**EXTRAIT PROPOSÉ**
::::::::

Par rapport à la seconde position s’étant développé dans les BR-PCC, la Résolution stratégique N° 20 dit que  » les brigades rouges n’ont rien exclu d’autre qu’une tentative révisionniste de liquider les conquêtes politiques de 15 années de lutte révolutionnaire « .

Que nous dit la seconde position ?

Elle refuse le  » subjectivisme  » et  » l’aventurisme  » de la première position, son  » éclectisme théorique « . Elle met en avant le léninisme, rejette les thèses sur la  » guerre populaire prolongée « , et forme un nouveau groupe : l’Unione dei Communisti Combattente.

::::::::

**ENTRÉES FOURNIES**
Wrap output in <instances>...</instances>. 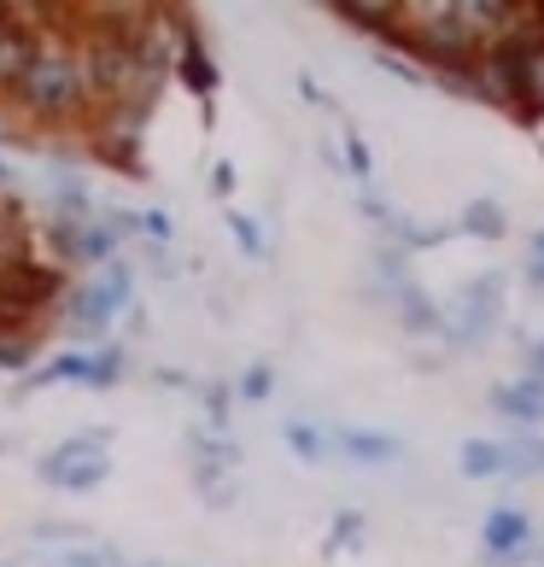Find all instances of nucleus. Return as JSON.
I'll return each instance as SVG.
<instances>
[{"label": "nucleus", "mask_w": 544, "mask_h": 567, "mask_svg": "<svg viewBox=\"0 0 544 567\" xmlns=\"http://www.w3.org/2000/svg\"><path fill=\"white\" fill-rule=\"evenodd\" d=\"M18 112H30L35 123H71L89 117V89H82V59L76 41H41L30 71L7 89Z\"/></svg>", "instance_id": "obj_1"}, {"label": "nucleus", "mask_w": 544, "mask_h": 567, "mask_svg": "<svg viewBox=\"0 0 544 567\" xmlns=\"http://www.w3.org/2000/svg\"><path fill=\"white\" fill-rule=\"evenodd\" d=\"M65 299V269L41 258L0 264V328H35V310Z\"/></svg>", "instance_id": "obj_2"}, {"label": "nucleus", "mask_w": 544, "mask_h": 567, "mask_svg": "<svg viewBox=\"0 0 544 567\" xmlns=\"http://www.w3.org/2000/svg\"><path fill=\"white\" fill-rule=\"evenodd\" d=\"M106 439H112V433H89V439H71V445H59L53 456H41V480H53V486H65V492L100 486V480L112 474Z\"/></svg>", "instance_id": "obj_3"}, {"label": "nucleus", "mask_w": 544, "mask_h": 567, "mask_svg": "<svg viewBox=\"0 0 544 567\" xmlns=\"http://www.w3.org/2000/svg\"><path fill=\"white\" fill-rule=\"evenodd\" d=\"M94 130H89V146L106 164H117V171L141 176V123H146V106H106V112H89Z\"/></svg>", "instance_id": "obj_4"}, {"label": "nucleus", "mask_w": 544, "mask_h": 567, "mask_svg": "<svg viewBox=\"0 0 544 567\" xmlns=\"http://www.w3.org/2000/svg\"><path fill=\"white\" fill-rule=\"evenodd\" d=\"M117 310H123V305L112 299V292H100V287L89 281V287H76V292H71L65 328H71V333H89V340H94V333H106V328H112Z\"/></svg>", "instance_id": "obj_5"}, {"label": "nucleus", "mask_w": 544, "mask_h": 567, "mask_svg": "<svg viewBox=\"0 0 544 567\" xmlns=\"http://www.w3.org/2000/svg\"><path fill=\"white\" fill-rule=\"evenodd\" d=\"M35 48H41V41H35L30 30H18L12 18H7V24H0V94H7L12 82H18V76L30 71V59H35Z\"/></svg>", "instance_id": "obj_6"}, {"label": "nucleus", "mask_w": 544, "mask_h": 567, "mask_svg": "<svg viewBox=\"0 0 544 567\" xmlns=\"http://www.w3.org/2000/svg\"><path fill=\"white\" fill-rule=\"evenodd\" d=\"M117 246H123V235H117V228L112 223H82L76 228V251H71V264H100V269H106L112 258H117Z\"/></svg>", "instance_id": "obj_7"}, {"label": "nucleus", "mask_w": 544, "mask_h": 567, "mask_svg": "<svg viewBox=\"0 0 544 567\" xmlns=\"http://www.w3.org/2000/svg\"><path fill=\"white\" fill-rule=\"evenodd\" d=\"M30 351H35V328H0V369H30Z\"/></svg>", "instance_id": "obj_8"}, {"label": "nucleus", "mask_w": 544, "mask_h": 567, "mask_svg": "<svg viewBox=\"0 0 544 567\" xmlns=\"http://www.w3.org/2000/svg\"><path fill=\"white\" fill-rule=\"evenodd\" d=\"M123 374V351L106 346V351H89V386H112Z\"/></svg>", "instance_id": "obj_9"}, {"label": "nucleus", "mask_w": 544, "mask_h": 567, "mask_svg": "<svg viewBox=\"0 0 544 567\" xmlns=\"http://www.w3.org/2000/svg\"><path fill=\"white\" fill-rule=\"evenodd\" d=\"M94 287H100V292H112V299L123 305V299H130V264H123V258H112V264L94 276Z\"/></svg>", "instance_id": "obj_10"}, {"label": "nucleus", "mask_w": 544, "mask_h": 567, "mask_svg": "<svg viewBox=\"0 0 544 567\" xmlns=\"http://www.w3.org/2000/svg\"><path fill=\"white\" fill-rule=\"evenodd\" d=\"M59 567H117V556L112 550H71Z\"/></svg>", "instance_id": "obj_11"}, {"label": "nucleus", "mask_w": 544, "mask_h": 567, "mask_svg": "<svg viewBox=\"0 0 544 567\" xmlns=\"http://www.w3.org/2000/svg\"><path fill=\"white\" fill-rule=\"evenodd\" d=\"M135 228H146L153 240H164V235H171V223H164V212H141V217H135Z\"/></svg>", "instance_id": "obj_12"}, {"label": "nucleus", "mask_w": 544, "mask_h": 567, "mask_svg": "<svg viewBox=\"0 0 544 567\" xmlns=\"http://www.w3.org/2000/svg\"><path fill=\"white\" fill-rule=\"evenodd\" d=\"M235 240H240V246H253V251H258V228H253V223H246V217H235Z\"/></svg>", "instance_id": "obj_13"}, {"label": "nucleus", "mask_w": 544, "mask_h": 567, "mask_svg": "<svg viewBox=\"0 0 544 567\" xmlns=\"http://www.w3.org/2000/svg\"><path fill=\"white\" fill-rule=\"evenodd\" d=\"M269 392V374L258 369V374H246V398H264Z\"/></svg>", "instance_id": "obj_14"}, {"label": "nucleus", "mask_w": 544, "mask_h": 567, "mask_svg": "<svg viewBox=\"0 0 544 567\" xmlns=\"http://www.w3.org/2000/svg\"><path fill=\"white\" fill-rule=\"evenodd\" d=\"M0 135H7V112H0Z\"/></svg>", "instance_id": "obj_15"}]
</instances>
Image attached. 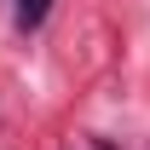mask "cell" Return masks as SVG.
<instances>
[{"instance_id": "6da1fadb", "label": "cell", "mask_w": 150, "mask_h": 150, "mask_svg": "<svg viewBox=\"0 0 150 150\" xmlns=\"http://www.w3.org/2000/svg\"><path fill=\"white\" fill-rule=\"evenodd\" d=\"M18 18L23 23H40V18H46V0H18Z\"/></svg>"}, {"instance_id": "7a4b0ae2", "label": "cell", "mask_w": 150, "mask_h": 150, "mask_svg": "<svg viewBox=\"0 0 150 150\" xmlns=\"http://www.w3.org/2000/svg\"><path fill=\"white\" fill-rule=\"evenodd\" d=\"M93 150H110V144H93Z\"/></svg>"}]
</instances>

::::::::

**TÂCHES**
1. Pouvez-vous modifier le passage de l'extrait sur les BR-PCC qui commence à « Par rapport à » et se termine à « dei Communisti Combattente. », en remplaçant « seconde position » par « deuxième position » ?
2. D'après l'extrait sur les BR-PCC :
(a) Combien d'années de lutte révolutionnaire la Résolution stratégique N° 20 évoque-t-elle ?
(b) Quelle thèse la seconde position rejette-t-elle ?
(c) Quel nouveau groupe la seconde position forme-t-elle ?
3. Pourriez-vous reprendre l'extrait sur la seconde position des BR-PCC et le poursuivre après sa dernière phrase ?

**RÉPONSES ATTENDUES**
1.
Par rapport à la deuxième position s’étant développé dans les BR-PCC, la Résolution stratégique N° 20 dit que  » les brigades rouges n’ont rien exclu d’autre qu’une tentative révisionniste de liquider les conquêtes politiques de 15 années de lutte révolutionnaire « .

Que nous dit la deuxième position ?

Elle refuse le  » subjectivisme  » et  » l’aventurisme  » de la première position, son  » éclectisme théorique « . Elle met en avant le léninisme, rejette les thèses sur la  » guerre populaire prolongée « , et forme un nouveau groupe : l’Unione dei Communisti Combattente.

2.
(a) 15 années.
(b) La thèse de la « guerre populaire prolongée ».
(c) L'Unione dei Communisti Combattente.

3.
Pour l’UdCC il s’agit de faire de la propagande semi-légale; la lutte armée n’est pas une stratégie mais juste une  » méthode décisive « . Il n’y a pas de  » guerre populaire prolongée « , seulement une connexion tactique avec les masses à organiser, et ce dans le but de la révolution. Tout le discours sur le prolétariat métropolitain disparaît. A la guérilla des BR-PCC l’UdCC oppose la  » ligne de masse « , reliée à l’utilisation tactique de la lutte armée.

Au niveau international cette coupure fera grand bruit. Les BR-PCC travailleront avec la RAF pour un  » front anti-impérialiste  » en gardant leur spécificité (alors que la RAF et Action Directe adoptent une position totalement commune).

L’UdCC aura elle un bon écho chez les Cellules Communistes Combattantes (CCC) de Belgique, elles-mêmes proches du PC d’Espagne [reconstitué] dans leurs analyses.

En décembre, les BR-PCC attaquent un fourgon de transport de fonds. Un brigadiste est tué, sont blesséEs une brigadiste, deux gardiens et un passant. Les membres du commando disparaissent dans les HLM de la banlieue de Rome.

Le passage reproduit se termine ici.